Вечно живут фотографии с Ух-Ах-Эффектами, занимают ежегодно призовые места мировых конкурсов красоты фотографии, во все времена одинаковые, как и цирковые трюки.
Кстати, на такие же фотографии на старости лет повёлся и Ролан Барт (см. его лиричнейшую книгу "Camera Lucida: комментарий к фотографии", где он верно описал структуру изображения и его взаимодействия с умом и с глазами и разными архетипами в нас вроде мамы папы сына собаки, но, видимо, сам сильно обчитался попсовой прессы и иллюстрации к этому замечательному трактату подобрал так себе).
Хорошее фото, вполне повествовательное, без наскоков на читателя, без мозгодавства, без дешёвой занимательности - оно другое.
Например, утробная сестра моего деда, баба Клава, огромная как шкаф, человек-гора, Архаик Мавер, богатая советская крестьянка, приезжавшая в город Омск, житницу Сибири вместе с Омской областью на мотоцикле с коляской и привозившая всем подарки в виде трёхлитровок сметаны и варенья, пившая у деда на даче и дома на Учхозе его самогонку как лошадь, но мелкими стопками, и потом спавшая в комнате, храпя так, что тряслись серванты, набитые подаренным ею же хрусталём - она была огромным повествованием для меня. О деревне. Я был у неё в гостях когда мне было пять лет, за мной гонялись гуси, однажды бычок, которому баба Клава, встав между ним и мной, дала в ухо с разворота кулаком так, защищая меня, что телёнок упал на передние ноги, склонившись перед ней, и у него пошла кровь из носа.
Да, так вот, если расписать происходящее так, как расписывает его Ролан Барт, то, собственно, этот удар кулаком в ухо и свежая кровь, запах её, перемена со страха на восторг - это великий PUNCTUM, о котором говорит Барт, укол, citar, удар тореадора - в ухо телёнку и в мою память.
Но раскрывается ли баба Клава вполне в этом punctum-e?

*ПЕРЕЧЕНЬ*
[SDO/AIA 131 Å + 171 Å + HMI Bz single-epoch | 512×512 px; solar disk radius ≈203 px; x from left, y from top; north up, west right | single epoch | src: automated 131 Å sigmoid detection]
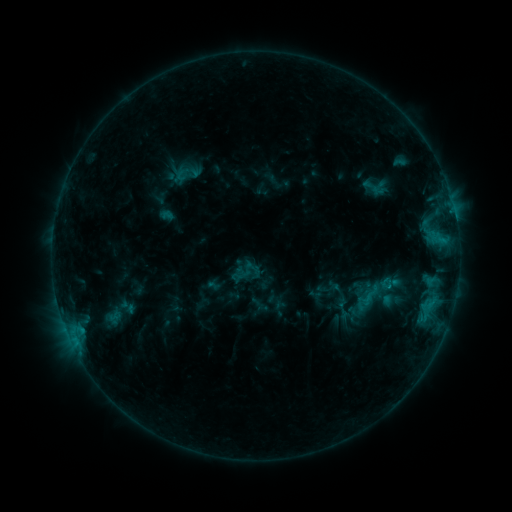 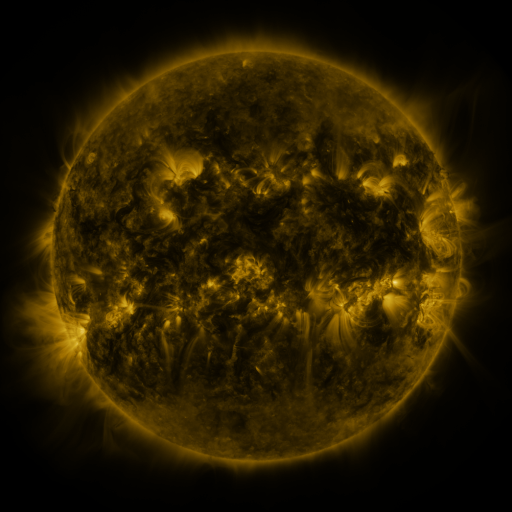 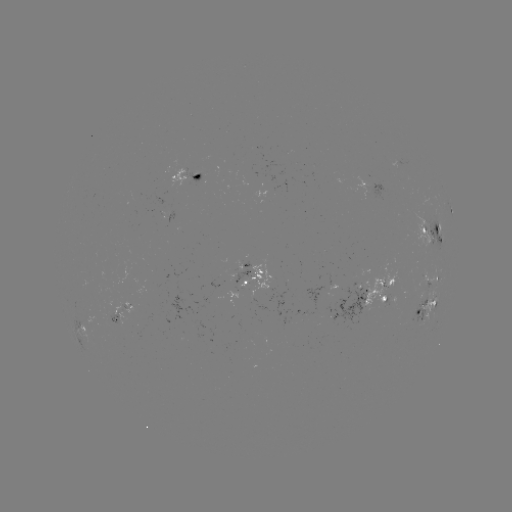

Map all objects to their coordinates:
sigmoid: (127, 306)
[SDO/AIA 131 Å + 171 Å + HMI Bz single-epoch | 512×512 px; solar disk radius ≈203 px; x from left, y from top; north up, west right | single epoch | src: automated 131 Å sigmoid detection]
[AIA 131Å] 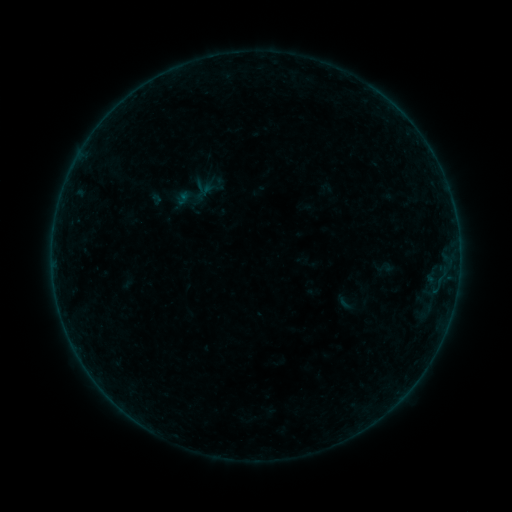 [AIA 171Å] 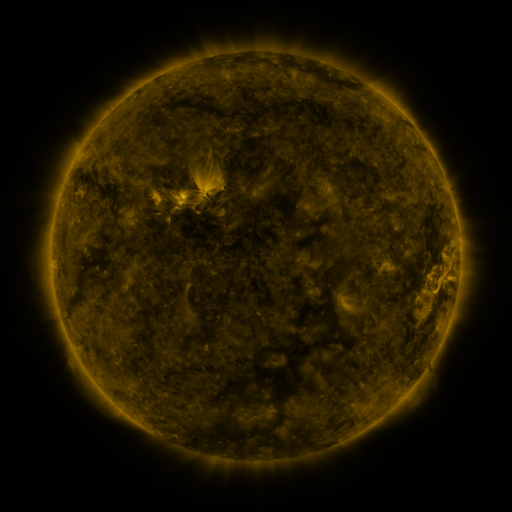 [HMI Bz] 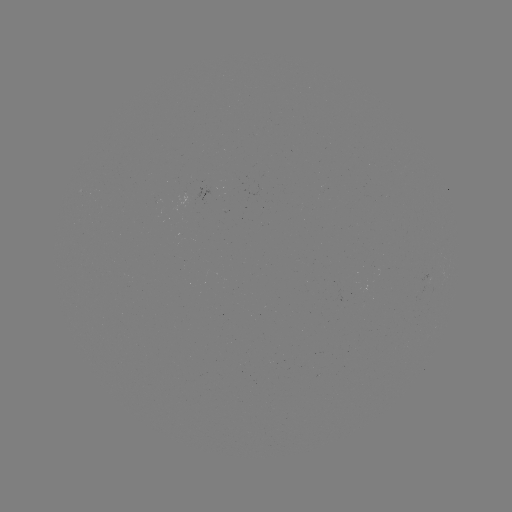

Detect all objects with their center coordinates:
sigmoid: (344, 302)
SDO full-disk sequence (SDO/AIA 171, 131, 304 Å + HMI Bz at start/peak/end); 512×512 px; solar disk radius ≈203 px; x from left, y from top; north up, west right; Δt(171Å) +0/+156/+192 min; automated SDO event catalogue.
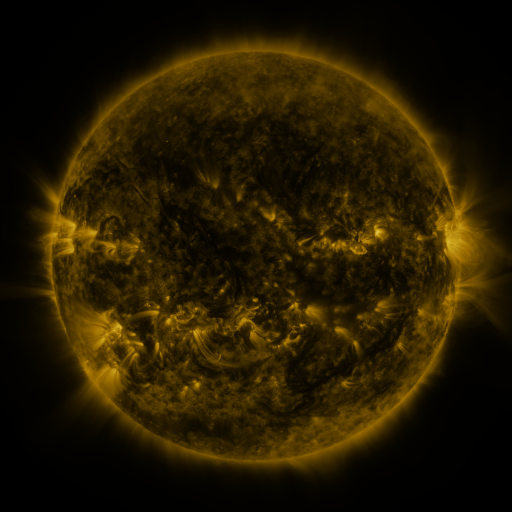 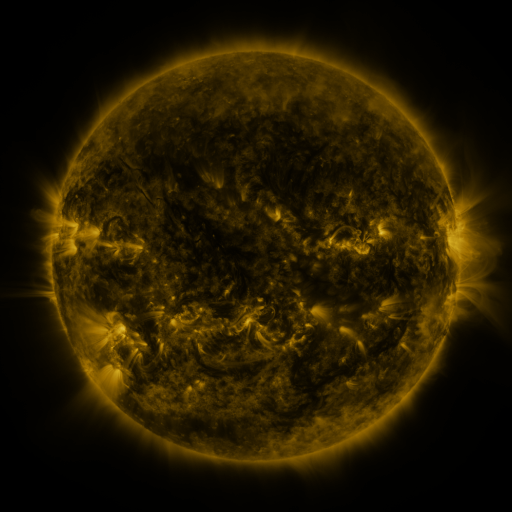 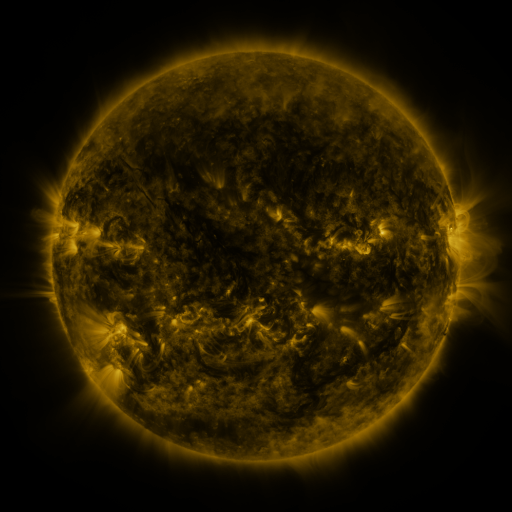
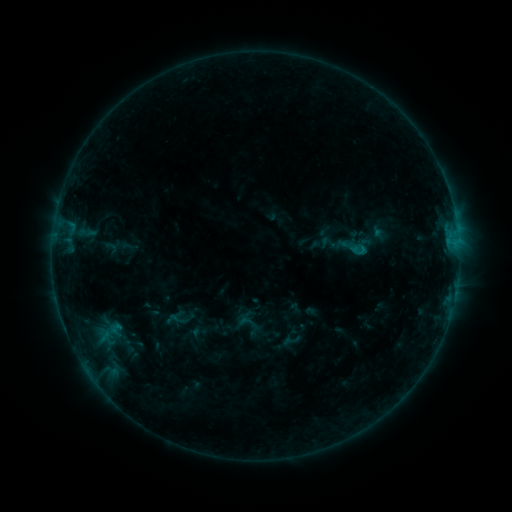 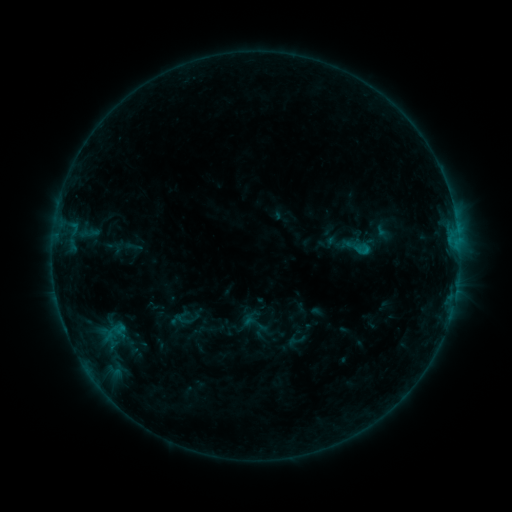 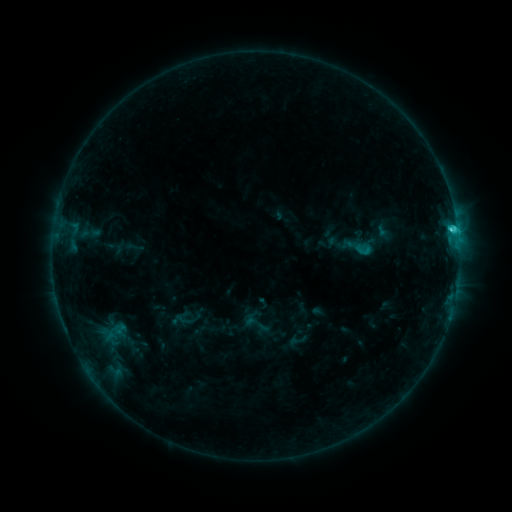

*ЗАДАНИЕ A*
На чём, согласно тексту о фотографии, баба Клава приезжала в город Омск?
*ЗАДАНИЕ B*
Скопируйте из текста о фотографии отрывок, начиная со слов «Вечно живут фотографии» и продолжая до слов «подобрал так себе).».
Записи для работы не понадобятся.

*ВЕРНЫЙ ОТВЕТ A*
На мотоцикле с коляской.

*ВЕРНЫЙ ОТВЕТ B*
Вечно живут фотографии с Ух-Ах-Эффектами, занимают ежегодно призовые места мировых конкурсов красоты фотографии, во все времена одинаковые, как и цирковые трюки.
Кстати, на такие же фотографии на старости лет повёлся и Ролан Барт (см. его лиричнейшую книгу "Camera Lucida: комментарий к фотографии", где он верно описал структуру изображения и его взаимодействия с умом и с глазами и разными архетипами в нас вроде мамы папы сына собаки, но, видимо, сам сильно обчитался попсовой прессы и иллюстрации к этому замечательному трактату подобрал так себе).